We Regret To Inform You The Large Hadron Collider Will Not Annihilate Earth

We Regret To Inform You The Large Hadron Collider Will Not Annihilate Earth

There’s a tired, much-debunked doomsday theory pushed by British physicist Martin Rees that powerful particle colliders have the potential to destroy Earth. They don’t. However, since the story has once again turned up as a top Google News hit, we will deign to debunk it once more.

No. The Large Hadron Collider does not pose harm to human existence, nor will it somehow devour the Earth.

The fresh panic surrounds a quote from the physicist’s new book (which we will not link to or promote in this post). He claims that the Large Hadron Collider could reduce the planet to a mass of hot matter the size of a football stadium, suck the planet into a black hole, yadda yadda.

Though a respected astrophysicist, Rees is not affiliated with CERN and has a history of making these unsupported claims.

British red-top tabloids, which are often not terribly reputable, went wild with the story. Google News, which treats these publications as trustworthy sources for some reason, featured it to readers who might not know better.

The Large Hadron Collider is humanity’s largest physics experiment, a 26km-round ring in Geneva, Switzerland. It collides protons in order to achieve the high energies required to search for theorised new particles. It also collides atomic nuclei in order to study the behaviour of quarks, the constituent parts of protons and neutrons.

One physicist I spoke with today was not surprised when I sent her one of these articles, and explained that the thinking is all wrong.

“What Prof Rees proposes is effectively impossible and already excluded by the previous generation of accelerators and the LHC itself. The particles he predicts would be more likely to be produced at lower energies than high energies,” Freya Blekman, physicist from the Vrije Universiteit Brussel who works on the LHC, told Gizmodo.

By “more likely”, we’re still referring to the difference between essentially impossible and impossible. But every time the experiment gets an upgrade, it decreases the chance to even more impossible.

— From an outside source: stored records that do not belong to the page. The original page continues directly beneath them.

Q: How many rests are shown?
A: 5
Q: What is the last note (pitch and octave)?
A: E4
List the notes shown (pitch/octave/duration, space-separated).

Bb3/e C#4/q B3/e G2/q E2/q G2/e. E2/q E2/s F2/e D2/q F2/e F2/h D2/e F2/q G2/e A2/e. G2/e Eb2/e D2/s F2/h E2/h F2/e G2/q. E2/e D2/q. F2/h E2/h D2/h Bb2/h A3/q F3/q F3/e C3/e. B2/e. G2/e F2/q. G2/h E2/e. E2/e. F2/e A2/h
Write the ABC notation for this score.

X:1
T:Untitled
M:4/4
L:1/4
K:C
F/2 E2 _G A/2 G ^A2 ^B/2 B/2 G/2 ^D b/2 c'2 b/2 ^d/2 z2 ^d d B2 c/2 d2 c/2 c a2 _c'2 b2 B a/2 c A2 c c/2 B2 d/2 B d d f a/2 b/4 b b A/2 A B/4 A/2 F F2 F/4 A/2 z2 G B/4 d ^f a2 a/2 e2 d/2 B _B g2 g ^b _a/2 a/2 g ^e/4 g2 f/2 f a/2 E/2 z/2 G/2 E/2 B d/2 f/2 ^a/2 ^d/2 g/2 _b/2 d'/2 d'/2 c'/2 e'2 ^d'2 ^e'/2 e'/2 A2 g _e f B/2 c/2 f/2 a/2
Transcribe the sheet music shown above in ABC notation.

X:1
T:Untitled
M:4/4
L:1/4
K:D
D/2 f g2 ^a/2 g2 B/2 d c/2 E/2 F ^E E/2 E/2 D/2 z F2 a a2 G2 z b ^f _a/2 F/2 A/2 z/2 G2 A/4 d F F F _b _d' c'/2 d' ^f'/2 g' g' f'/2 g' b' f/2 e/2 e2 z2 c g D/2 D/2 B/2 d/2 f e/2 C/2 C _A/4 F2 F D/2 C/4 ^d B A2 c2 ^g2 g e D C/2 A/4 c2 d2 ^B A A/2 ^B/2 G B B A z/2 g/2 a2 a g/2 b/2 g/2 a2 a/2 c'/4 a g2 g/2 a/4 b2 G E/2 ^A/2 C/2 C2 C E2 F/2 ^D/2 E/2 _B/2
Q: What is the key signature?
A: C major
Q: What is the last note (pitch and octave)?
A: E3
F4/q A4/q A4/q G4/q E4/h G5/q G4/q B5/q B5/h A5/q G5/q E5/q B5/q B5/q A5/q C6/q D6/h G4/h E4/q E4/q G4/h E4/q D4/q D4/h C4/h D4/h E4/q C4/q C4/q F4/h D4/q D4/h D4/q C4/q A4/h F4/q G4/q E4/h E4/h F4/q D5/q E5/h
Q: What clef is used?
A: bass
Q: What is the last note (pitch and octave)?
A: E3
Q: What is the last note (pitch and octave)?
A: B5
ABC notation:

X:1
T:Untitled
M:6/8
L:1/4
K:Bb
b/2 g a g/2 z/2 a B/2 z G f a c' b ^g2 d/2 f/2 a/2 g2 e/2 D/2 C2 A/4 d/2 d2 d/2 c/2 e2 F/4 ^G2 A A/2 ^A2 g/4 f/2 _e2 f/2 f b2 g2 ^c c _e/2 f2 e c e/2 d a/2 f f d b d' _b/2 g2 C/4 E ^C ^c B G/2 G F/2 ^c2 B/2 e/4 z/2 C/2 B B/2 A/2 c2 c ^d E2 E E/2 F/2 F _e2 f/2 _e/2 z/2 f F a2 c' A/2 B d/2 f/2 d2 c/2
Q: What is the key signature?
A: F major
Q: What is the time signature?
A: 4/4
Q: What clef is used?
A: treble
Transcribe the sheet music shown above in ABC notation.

These energies are high by particle standards — the proton normally weighs approximately 1 giga electron-volt (energies and masses are equivalent in particle physics). The Higgs boson weighs approximately 125 times that. The protons in the LHC have masses, and therefore energies, several thousand times that. But when you think about it on human scales, we’re talking about particles with the energy, approximately, of flying bees.

Additionally, these collisions, while resulting the highest energies ever produced by humans on Earth, pale in comparison to some of the incredible astrophysical events the Earth is subject to. Cosmic rays with a billion times more energy than the beams from the LHC have been observed slamming into our planet, and yet we remain on an Earth that is not a steaming pile of strange matter or inside of a black hole.

“Since the Earth hasn’t disappeared after billions of years of being bombarded by these cosmic rays, we are confident that the LHC, which produces particle collisions in a more controlled environment, will not cause this either,” Clara Nellist, an LHC physicist who works on the ATLAS experiment, told Gizmodo.

The Large Hadron Collider has a safety committee that ensures its experiment doesn’t harm the planet through strangelets, black holes, vacuum bubbles or whatever else you’re worried about.

And if a black hole were to somehow present itself, it would almost instantly decay through a process called Hawking Radiation. Hawking famously theorised that black holes lose mass through quantum mechanical weirdness occurring right near their surfaces. A black hole as small as one that could possibly be created in a particle collision would exist for almost no time at all.

I promise that, while physicists really care about their research, the vast majority don’t care enough to end life on Earth in their pursuit of knowledge. Plus, there are plenty of ways humans are actually threatening life on this planet, right now, and those aren’t just fantasy.